The demanding Arctic climate and vast lands with limited infrastructure create extreme challenges and vulnerabilities for energy access, use, and management. These challenges and vulnerabilities, in turn, create limitations and demands only met with innovative, resilient systems.
The Alaska Center for Energy and Power (ACEP) is an applied energy research program that seeks to facilitate technology maturation and integration risk mitigation associated with energy systems (electrical, thermal) in both islanded, non-integrated electric grids at remote locations and urban settings with intertied / leverageable energy resources.

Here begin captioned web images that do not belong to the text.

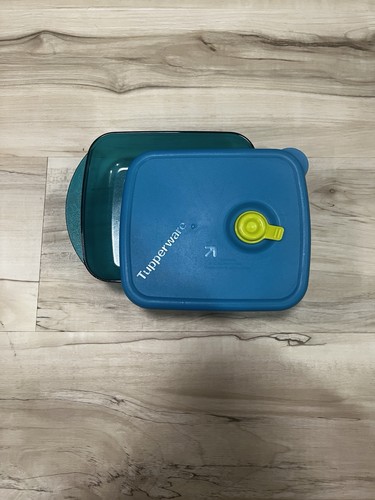 Tupperware vent serve teal - tupperware, n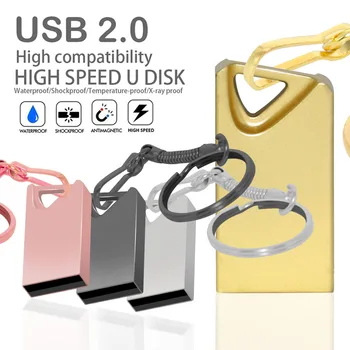 Реальная емкость USB флэш-накопитель Супер мини-ручка 64 ГБ 32 ГБ 16 ГБ 8 ГБ 4 ГБ Флешка Водонепроницаемый USB2.0 Memory Stick подарок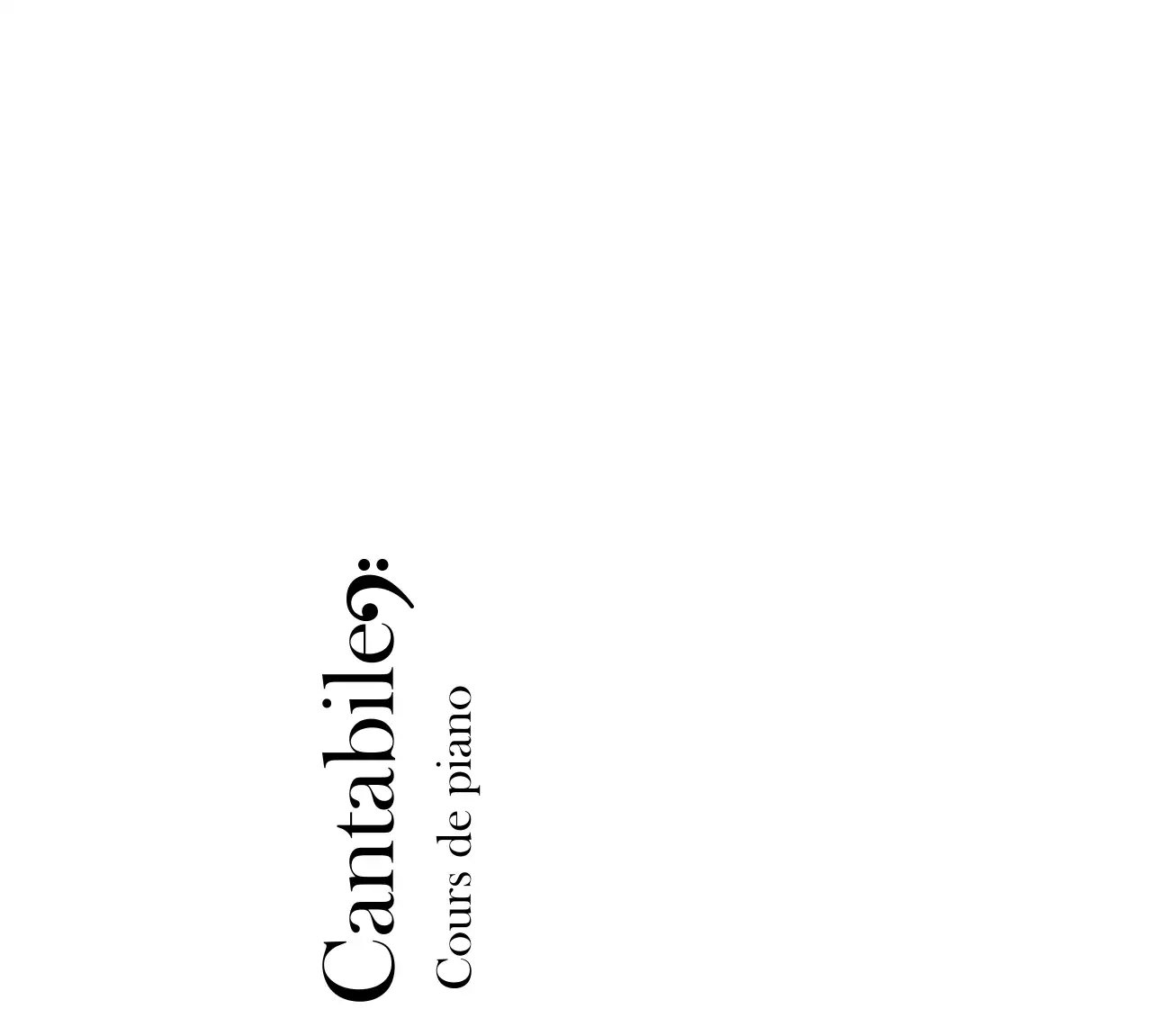 Typographie épurée avec empattement, concept piano academy en noir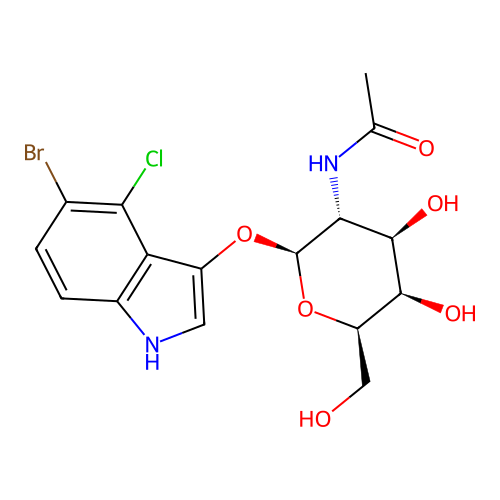 5-Bromo-4-chloro-3-indolyl-N-acetyl-beta-D-galactosaminide structure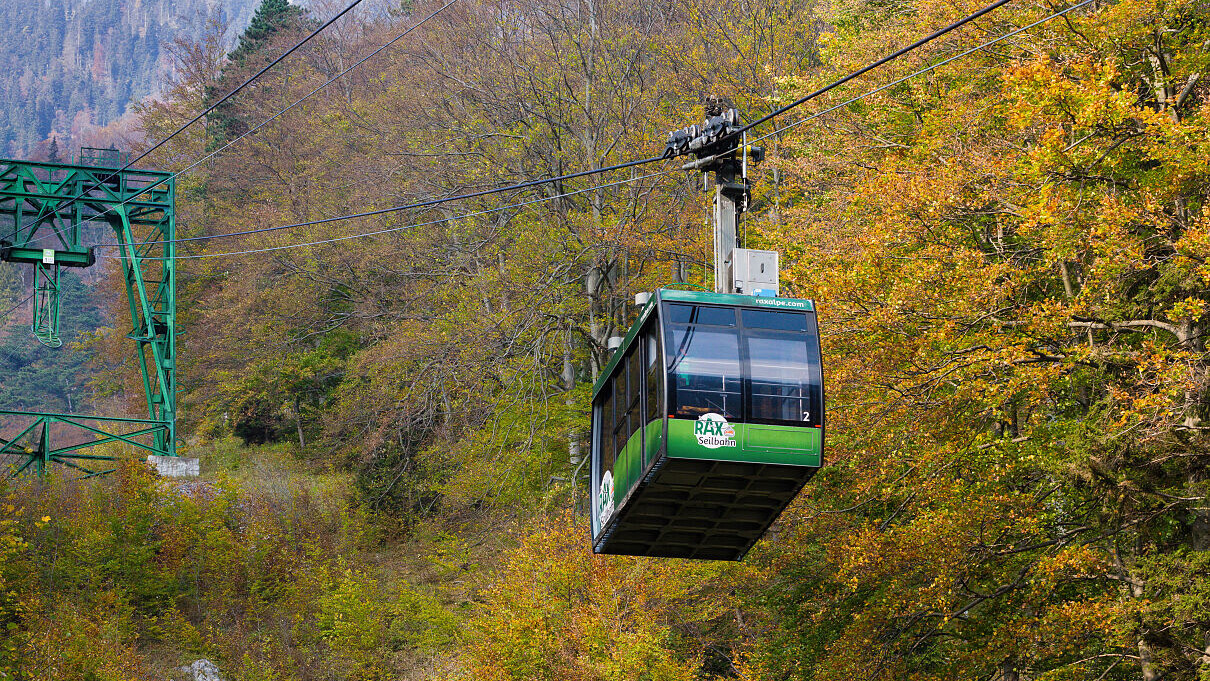 Rax-Seilbahn — Foto: Scharfegger's Raxalpen Resort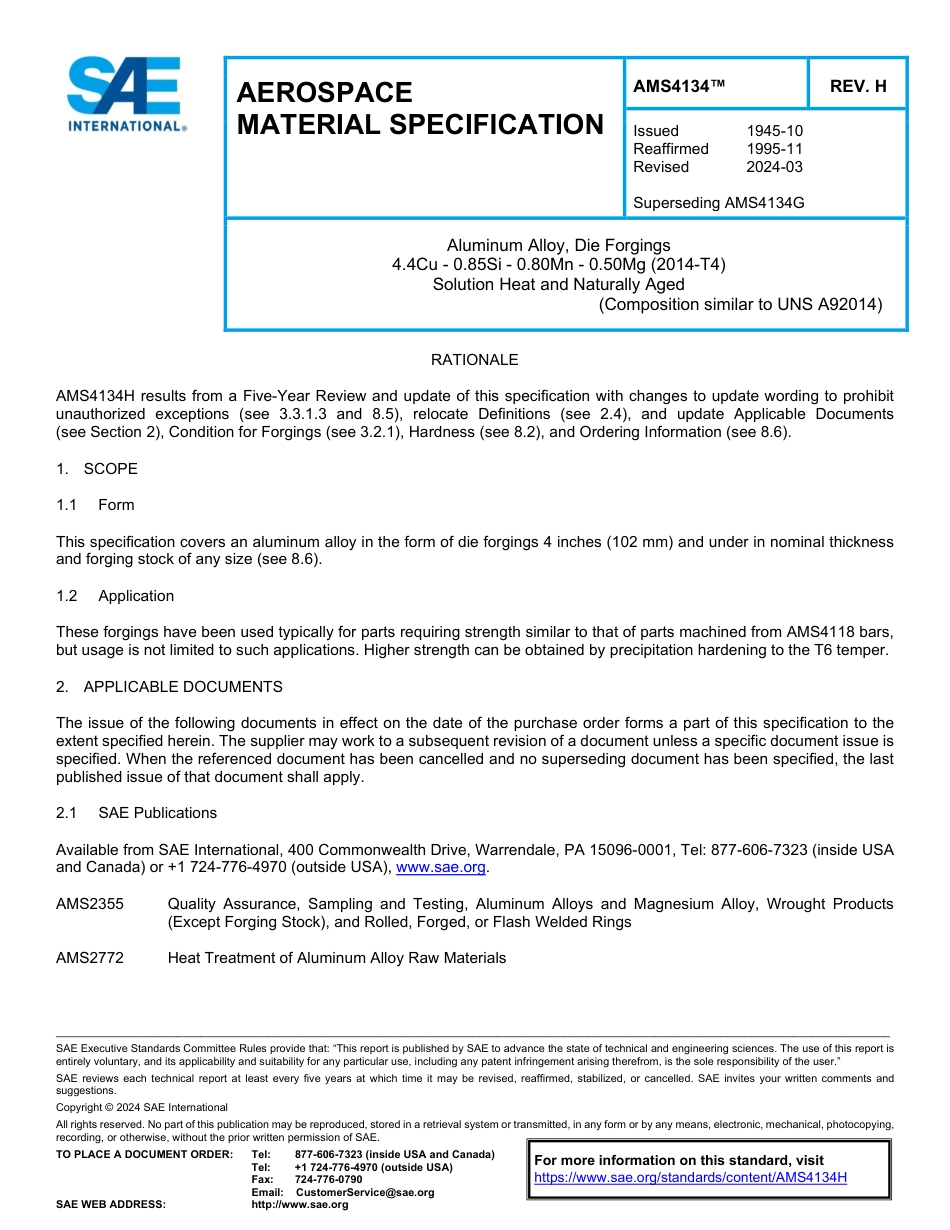 SAE AMS 4134H-2024.pdf_第1页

ACEP’s collaboration partner network includes industry, academia, DOE / other federal agency, and international organizations. ACEP is headquartered in Fairbanks, has a satellite office in Anchorage, and maintains a broad network of affiliated researchers across Alaska and in other regions. ACEP’s in-house test assets include a microgrid testing laboratory and an in-river hydrokinetic energy test site in the greater Fairbanks area.
The Alaska Center for Energy and Power (ACEP) is leading UAF’s exploration of applications for nuclear micro-reactors. In this capacity, ACEP is coordinating with other UAF organizations associated with key operational issues associated with implementation of nuclear reactors in Alaska (e.g., community engagement, air/water quality, seismology and geology, workforce development). Efforts are currently focusing on characterizing energy requirements (thermal as well as electrical) and energy system integration analyses of defense, industry, utility, and community sites, and monitoring status of the evolving industry. ACEP’s findings in these regards will be published via its website as a complement to the 2011 “Small Scale Modular Nuclear Power: an option for Alaska” report and as presentations in various nuclear industry meetings.